━━ Given text ━━

Under John Brace’s direction, Litchfield girls undertook a curriculum—including science, higher mathematics, logic, and Latin—that at the very least equaled that of most boys’ academies. In one subject area Litchfield girls clearly exceeded their counterparts at the male schools, and that was moral philosophy, which boys were not expected to study until college.
Although John Brace was far from being above the sexist double standards that prevailed in his day, his educational agenda had a decidedly feminist slant. He specifically worked against the stereotype of women as charming but superficial creatures who lacked the intellectual fortitude to master their emotional impulses. In an address to the graduating class of 1816, he explained that he wanted students “to feel but to feel in subordination to reason.” Education, he told the new graduates, would improve woman’s “rank in society, placing her as the rational companion of man, not the slave of his pleasures or the victim of tyranny.”7
As significant a figure as John Brace would be in Harriet Beecher Stowe’s life, and later also in Catharine Beecher’s, it was in fact through his marriage that he became most intimately connected with the Beecher family. Lucy Porter, Lyman Beecher’s sister-in-law, came to Litchfield for an extended visit in 1819. By early 1820 she and John Brace had married, and later that same year their first child, Mary, was born. The Braces continued to live with the Beechers until 1822, when they moved to a home of their own nearby. It was in this house, some four years afterward, that John and Lucy’s second child, Charles, was born.
During the early nineteenth century the United States was undergoing a dramatic shift in social organization. An economy composed primarily of small-scale independent entrepreneurs—farmers, craftspeople, and shopkeepers—was giving way to one of large-scale capitalists and industrialists, and decidedly economically dependent wage earners. Many people became wonderfully rich as a result of this transformation, and many became desperately poor. All of these changes—especially the fact that people increasingly worked outside the home—profoundly altered the roles of men and women, and the ways in which they understood and raised their children. Charles Loring Brace’s upbringing, like that of most of his generation, was the product of a clash between the old and the new ways—a clash that affected both the sort of “aid” he came to feel poor children most needed and the way that aid was understood by the larger society.

━━━
━━ Records supplied ━━

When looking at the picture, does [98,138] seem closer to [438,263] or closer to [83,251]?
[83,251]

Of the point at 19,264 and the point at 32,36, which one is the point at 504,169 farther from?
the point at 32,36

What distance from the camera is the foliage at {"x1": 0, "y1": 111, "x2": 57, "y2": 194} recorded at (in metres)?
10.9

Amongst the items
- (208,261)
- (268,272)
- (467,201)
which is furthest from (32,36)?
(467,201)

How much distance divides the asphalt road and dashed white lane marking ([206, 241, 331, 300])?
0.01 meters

━━━
━━ Records supplied ━━

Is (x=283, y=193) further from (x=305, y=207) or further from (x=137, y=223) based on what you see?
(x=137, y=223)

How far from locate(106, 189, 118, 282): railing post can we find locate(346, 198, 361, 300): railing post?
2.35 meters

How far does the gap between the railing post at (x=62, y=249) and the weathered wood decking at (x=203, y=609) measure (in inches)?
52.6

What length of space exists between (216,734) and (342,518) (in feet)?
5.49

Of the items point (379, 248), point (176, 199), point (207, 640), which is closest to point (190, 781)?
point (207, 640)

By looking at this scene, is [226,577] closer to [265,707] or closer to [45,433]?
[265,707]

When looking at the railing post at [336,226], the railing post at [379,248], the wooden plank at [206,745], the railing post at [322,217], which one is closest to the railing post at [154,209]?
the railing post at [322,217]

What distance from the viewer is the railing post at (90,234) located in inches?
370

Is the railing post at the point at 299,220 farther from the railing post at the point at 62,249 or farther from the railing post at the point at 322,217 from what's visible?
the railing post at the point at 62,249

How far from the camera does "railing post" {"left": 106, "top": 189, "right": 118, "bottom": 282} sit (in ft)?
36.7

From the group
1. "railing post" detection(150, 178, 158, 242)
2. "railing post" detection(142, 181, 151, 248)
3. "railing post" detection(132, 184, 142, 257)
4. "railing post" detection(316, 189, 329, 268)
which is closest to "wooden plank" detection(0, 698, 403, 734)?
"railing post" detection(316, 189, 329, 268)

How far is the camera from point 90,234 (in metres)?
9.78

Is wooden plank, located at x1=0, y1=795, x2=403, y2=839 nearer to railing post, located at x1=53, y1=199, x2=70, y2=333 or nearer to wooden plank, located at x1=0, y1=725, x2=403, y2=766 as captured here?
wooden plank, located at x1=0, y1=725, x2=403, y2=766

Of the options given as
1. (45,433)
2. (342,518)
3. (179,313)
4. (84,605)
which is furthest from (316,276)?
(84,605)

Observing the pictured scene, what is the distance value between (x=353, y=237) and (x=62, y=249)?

━━━

• [Given instruction 1]
In the text about John Brace and the Beecher family, which subject did Litchfield girls study that boys were not expected to take up until college?
• [Given instruction 2]
Go on with the text about John Brace and the Beecher family, picking up right after its last sentence.

• [Answer 1]
Moral philosophy.

• [Answer 2]
The Puritans of the seventeenth and eighteenth centuries believed that children were born damned. This was not mere theology, but a fact parents witnessed every day in their children’s behavior. To Anne Bradstreet, sinning commenced with a child’s first breath:
Stained from birth with Adams sinfull fact,
Thence I began to sin as soon as act:
A perverse will, a love to what’s forbid,
A serpents sting in pleasing face lay hid:
A lying tongue as soon as it could speak,
And the fifth Commandment do daily break.8
In essence, the Puritans had what most people today would think of as an inverted image of the soul’s progress: starting in corruption and, through God’s grace, ending in innocence. The mechanism by which the soul was cleansed of original sin (“Adams sinfull fact”) was “conversion,” or being “born again”—a spontaneous and often ecstatic union of the individual with God. The problem was that there was no way to achieve conversion. God was almighty, absolutely free, and could not be constrained even by the obligation to reward goodness and punish sin. He had chosen that small portion of humanity he was going to save—the “elect”—for his own inscrutable reasons back before the beginning of time, and there was no way for men or women to change his mind. There was also no way to know for certain who was among the elect. Even one’s own apparent conversion might be an illusion spun by the Devil to lure one into the sin of pride. Some theologians maintained that the elect would not know they were saved until they found themselves in Paradise. Although God was technically free to grant second birth even to the most loathsome of sinners, most people assumed that he did not have much use for this freedom, and that the elect could be identified by their superior virtue—especially by their capacity for self-denial.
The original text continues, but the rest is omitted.